What to do: Put the data from the line containing "How far from the" through the end of the data into a Markdown table with the columns Row and Line, numbering each row and skipping blank lines. Leave the pictures out of the table.

Material for the task:
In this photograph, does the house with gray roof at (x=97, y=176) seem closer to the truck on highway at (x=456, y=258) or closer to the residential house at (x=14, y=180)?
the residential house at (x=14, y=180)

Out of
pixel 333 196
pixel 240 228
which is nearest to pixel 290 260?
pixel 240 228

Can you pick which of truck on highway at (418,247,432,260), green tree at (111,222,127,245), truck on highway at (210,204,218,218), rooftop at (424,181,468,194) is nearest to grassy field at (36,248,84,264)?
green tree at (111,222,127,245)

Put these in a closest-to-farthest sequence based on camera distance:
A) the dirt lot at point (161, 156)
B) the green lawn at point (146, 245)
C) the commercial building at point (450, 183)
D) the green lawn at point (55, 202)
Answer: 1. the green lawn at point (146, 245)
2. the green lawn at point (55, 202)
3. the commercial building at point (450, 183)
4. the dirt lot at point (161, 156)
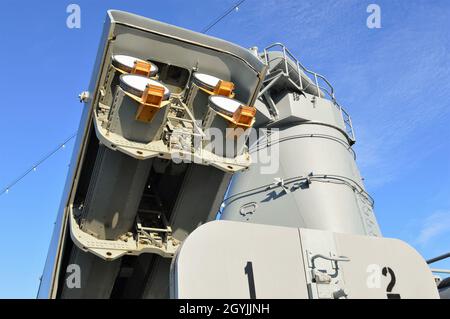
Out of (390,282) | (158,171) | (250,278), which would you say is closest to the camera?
(250,278)

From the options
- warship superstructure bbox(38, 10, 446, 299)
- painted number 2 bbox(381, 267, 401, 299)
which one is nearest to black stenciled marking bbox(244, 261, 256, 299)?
warship superstructure bbox(38, 10, 446, 299)

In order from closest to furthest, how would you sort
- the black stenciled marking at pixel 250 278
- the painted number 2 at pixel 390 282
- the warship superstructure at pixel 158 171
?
the black stenciled marking at pixel 250 278, the painted number 2 at pixel 390 282, the warship superstructure at pixel 158 171

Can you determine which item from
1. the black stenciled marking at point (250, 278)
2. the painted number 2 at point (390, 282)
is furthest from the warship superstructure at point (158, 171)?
the black stenciled marking at point (250, 278)

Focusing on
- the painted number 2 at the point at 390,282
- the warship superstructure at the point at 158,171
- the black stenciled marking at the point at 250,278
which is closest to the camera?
the black stenciled marking at the point at 250,278

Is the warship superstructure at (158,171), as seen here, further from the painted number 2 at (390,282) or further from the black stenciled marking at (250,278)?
the black stenciled marking at (250,278)

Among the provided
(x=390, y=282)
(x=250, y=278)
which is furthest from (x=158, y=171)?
(x=390, y=282)

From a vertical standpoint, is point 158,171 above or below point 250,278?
above

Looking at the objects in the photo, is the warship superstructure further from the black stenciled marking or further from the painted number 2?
the black stenciled marking

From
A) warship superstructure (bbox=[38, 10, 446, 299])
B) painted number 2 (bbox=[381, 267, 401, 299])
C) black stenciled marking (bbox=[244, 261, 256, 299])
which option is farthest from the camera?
warship superstructure (bbox=[38, 10, 446, 299])

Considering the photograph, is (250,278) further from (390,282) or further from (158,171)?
(158,171)

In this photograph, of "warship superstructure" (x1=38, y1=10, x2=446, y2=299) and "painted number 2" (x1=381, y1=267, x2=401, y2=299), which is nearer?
"painted number 2" (x1=381, y1=267, x2=401, y2=299)

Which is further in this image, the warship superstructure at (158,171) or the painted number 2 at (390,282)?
the warship superstructure at (158,171)

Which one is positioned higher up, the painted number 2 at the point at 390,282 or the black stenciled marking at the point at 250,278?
the black stenciled marking at the point at 250,278
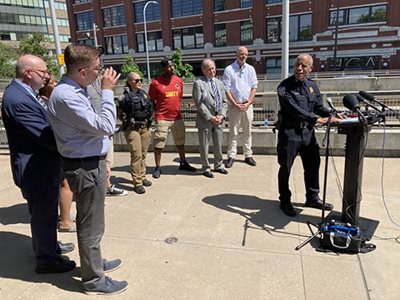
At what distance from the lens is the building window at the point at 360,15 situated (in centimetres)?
3247

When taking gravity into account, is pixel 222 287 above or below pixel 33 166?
below

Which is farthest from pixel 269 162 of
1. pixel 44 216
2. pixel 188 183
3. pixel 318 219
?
pixel 44 216

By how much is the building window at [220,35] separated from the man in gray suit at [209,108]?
35.1 metres

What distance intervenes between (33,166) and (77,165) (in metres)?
0.67

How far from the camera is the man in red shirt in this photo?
5.95 metres

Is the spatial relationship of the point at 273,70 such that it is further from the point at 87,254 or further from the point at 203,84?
the point at 87,254

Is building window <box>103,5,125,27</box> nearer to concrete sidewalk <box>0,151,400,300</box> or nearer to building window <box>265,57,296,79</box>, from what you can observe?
building window <box>265,57,296,79</box>

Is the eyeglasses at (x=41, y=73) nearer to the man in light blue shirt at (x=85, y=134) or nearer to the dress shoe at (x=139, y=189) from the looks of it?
the man in light blue shirt at (x=85, y=134)

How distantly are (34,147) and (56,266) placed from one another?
115 cm

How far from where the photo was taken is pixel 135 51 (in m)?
44.9

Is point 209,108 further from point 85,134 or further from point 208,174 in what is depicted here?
point 85,134

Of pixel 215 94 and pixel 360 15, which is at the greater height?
pixel 360 15

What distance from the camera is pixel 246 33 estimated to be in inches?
1506

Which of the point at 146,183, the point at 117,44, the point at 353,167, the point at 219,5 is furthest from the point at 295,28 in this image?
the point at 353,167
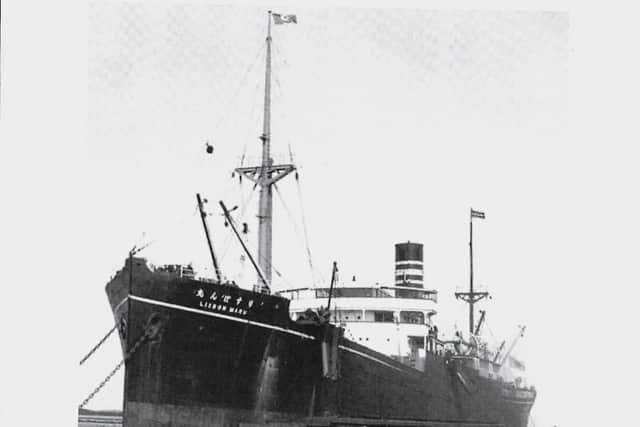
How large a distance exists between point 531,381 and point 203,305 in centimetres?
3920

Solution:
| Row | Line |
|---|---|
| 1 | How far from the camera is the man in red shirt in this photo? |
| 2 | 5.95 metres |
| 3 | Is the spatial relationship of the point at 273,70 such that it is further from the point at 87,254 or further from the point at 203,84? |
| 4 | the point at 87,254 |
| 5 | Is building window <box>103,5,125,27</box> nearer to concrete sidewalk <box>0,151,400,300</box> or nearer to building window <box>265,57,296,79</box>, from what you can observe? |
| 6 | building window <box>265,57,296,79</box> |
| 7 | Is the eyeglasses at (x=41, y=73) nearer to the man in light blue shirt at (x=85, y=134) or nearer to the dress shoe at (x=139, y=189) from the looks of it? |
| 8 | the man in light blue shirt at (x=85, y=134) |
| 9 | How distantly are (34,147) and (56,266) placed from one another? |
| 10 | 115 cm |
| 11 | How far from where the photo was taken is pixel 135 51 (in m)? |
| 12 | 44.9 |
| 13 | Is point 209,108 further from point 85,134 or further from point 208,174 in what is depicted here? |
| 14 | point 85,134 |
| 15 | Of pixel 215 94 and pixel 360 15, which is at the greater height? |
| 16 | pixel 360 15 |
| 17 | What distance from the camera is pixel 246 33 estimated to be in inches? |
| 18 | 1506 |
| 19 | Which of the point at 146,183, the point at 117,44, the point at 353,167, the point at 219,5 is furthest from the point at 295,28 in this image? |
| 20 | the point at 353,167 |
| 21 | How large a distance exists between point 531,381 and point 203,305 in centimetres? |
| 22 | 3920 |